Invoker

Time Limit: 2000/1000 MS (Java/Others)    Memory Limit: 122768/62768 K (Java/Others)
Total Submission(s): 907    Accepted Submission(s): 364

Problem Description On of Vance’s favourite hero is Invoker, Kael. As many people knows Kael can control the elements and combine them to invoke a powerful skill. Vance like Kael very much so he changes the map to make Kael more powerful. 

In his new map, Kael can control n kind of elements and he can put m elements equal-spacedly on a magic ring and combine them to invoke a new skill. But if a arrangement can change into another by rotate the magic ring or reverse the ring along the axis, they will invoke the same skill. Now give you n and m how many different skill can Kael invoke? As the number maybe too large, just output the answer mod 1000000007.  

Input The first line contains a single positive integer T( T <= 500 ), indicates the number of test cases.

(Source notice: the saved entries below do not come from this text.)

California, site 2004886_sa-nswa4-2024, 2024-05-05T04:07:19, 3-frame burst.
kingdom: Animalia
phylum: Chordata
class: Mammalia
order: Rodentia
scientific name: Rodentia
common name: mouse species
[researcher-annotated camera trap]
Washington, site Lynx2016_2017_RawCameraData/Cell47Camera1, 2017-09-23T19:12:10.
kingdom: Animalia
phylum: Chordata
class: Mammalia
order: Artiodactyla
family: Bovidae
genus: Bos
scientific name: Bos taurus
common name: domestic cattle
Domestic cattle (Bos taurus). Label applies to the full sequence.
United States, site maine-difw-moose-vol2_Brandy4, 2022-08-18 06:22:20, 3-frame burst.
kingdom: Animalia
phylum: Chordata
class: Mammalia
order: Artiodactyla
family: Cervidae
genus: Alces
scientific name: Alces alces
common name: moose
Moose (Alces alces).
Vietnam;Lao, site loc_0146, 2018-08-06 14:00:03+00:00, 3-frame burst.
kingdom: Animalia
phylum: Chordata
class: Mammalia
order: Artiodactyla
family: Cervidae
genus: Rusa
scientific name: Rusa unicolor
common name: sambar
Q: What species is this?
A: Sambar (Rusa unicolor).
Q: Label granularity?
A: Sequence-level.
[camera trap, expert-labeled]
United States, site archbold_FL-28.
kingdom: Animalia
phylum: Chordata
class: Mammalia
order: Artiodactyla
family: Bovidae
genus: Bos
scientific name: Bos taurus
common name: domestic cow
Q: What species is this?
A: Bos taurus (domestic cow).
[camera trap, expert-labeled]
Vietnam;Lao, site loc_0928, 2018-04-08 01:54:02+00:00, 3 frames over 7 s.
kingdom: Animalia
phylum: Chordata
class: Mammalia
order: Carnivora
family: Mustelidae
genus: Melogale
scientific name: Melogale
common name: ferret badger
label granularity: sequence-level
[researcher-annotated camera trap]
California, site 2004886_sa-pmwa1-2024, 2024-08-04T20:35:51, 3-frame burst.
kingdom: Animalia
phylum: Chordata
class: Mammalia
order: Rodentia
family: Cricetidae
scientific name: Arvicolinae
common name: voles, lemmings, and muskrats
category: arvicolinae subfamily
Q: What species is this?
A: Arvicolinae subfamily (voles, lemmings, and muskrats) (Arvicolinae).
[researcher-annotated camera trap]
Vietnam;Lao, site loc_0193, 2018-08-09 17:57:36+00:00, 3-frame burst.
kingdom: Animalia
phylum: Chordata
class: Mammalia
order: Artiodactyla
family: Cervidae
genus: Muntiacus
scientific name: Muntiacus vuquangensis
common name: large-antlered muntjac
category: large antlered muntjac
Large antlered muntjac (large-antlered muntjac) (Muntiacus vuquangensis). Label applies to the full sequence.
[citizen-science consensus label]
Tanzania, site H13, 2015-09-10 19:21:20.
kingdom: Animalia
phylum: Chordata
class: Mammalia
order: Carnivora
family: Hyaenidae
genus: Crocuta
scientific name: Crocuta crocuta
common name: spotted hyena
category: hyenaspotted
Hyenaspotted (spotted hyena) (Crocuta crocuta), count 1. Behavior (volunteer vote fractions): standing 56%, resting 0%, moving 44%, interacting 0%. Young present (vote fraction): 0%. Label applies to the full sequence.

For each test case: give you two positive integers n and m. ( 1 <= n, m <= 10000 )  

Output For each test case: output the case number as shown and then output the answer mod 1000000007 in a line. Look sample for more information.  

Sample Input 2 3 4 1 2  

Sample Output Case #1: 21 Case #2: 1
Hint For Case #1: we assume a,b,c are the 3 kinds of elements. Here are the 21 different arrangements to invoke the skills / aaaa / aaab / aaac / aabb / aabc / aacc / abab / / abac / abbb / abbc / abcb / abcc / acac / acbc / / accc / bbbb / bbbc / bbcc / bcbc / bccc / cccc /  

Source
2011 Multi-University Training Contest 9 – Host by BJTU  

Recommend xubiao           这题就是用polya定理，由于要取模，而且要除于一个数，所有要逆元素。  

#include <stdio.h>
#include <string.h>
#include <algorithm>
#include <iostream>
#include <stdlib.h>
#include <time.h>
#include <math.h>
using namespace std;
const int MOD= 1e9+7;

long long pow_m(long long a,int n)
{
    long long ret = 1;
    long long temp = a%MOD;
    while(n)
    {
        if(n&1)
        {
            ret *= temp;
            ret %= MOD;
        }
        temp *= temp;
        temp %= MOD;
        n >>= 1;
    }
    return ret;
}
int gcd(int a,int b)
{
    if(b == 0)return a;
    return gcd(b,a%b);
}
//******************************
//返回d=gcd(a,b);和对应于等式ax+by=d中的x,y
long long extend_gcd(long long a,long long b,long long &x,long long &y)
{
    if(a==0&&b==0) return -1;//无最大公约数
    if(b==0){x=1;y=0;return a;}
    long long d=extend_gcd(b,a%b,y,x);
    y-=a/b*x;
    return d;
}
//*********求逆元素*******************
//ax = 1(mod n)
long long mod_reverse(long long a,long long n)
{
    long long x,y;
    long long d=extend_gcd(a,n,x,y);
    if(d==1) return (x%n+n)%n;
    else return -1;
}

int main()
{
    int T;
    int m,n;
    scanf("%d",&T);
    int iCase = 0;
    while(T--)
    {
        iCase++;
        scanf("%d%d",&m,&n);
        long long ans = 0;
        if(n%2==0)
        {
            ans = n/2*pow_m(m,n/2)+n/2*pow_m(m,n/2+1);
            ans %= MOD;
        }
        else ans = n*pow_m(m,n/2+1);
        //cout<<ans<<endl;
        for(int i = 0;i < n;i++)
        {
            ans += pow_m(m,gcd(i,n));
            ans %= MOD;
            //cout<<ans<<endl;
        }
        ans *= mod_reverse(2*n,MOD);
        ans%=MOD;
        printf("Case #%d: %I64d\n",iCase,ans);
    }
    return 0;
}